> _EXCERPT TO READ_

Sailors and aircrew were able to monitor every movement of the Russian ships using state-of-the-art radar, surveillance cameras and sensors, allowing them to track their course and speed as they passed the British Isles, the Royal Navy said after the encounter.
They were supported by Merlin and Wildcat helicopters of 814 and 815 Naval Air Squadrons.
Portsmouth-based HMS Tyne spent more than a week working in the English Channel, in rough seas, keeping a close eye on the Russian vessels as they passed the south coast.
In total, three Steregushchiy-class corvettes, two Ropucha-class landing ships and two Admiral Grigorovich-class frigates were observed.
HMS Sutherland’s Operations Officer, Lieutenant Hannah Lee, said: “Our successful integration into the maritime group proves our ability to adapt to task group operations at short notice.
“Having proved we can work together and contributed once again to NATO operations, we now look to return to UK national tasks in support of the very highest defence priorities.”
In addition, recent NATO duties have seen HMS Sutherland support the French carrier strike group led by aircraft carrier Charles de Gaulle.
HMS Sutherland, working alongside French, Norwegian, German and Danish ships, then carried out surface and air defence exercises before undertaking joint gunnery training.

> _EXERCISE INSTRUCTIONS_
A - From the Royal Navy passage, reproduce word for word the portion that opens with the words "In addition, recent" and ends after the words "joint gunnery training.".
B - According to the Royal Navy passage, what class were the two frigates that were observed?

> _RECORDED INFORMATION_
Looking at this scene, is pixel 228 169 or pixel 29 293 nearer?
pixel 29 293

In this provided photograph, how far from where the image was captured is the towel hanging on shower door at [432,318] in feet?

> _YOUR RESPONSES_
A -
In addition, recent NATO duties have seen HMS Sutherland support the French carrier strike group led by aircraft carrier Charles de Gaulle.
HMS Sutherland, working alongside French, Norwegian, German and Danish ships, then carried out surface and air defence exercises before undertaking joint gunnery training.

B - Admiral Grigorovich-class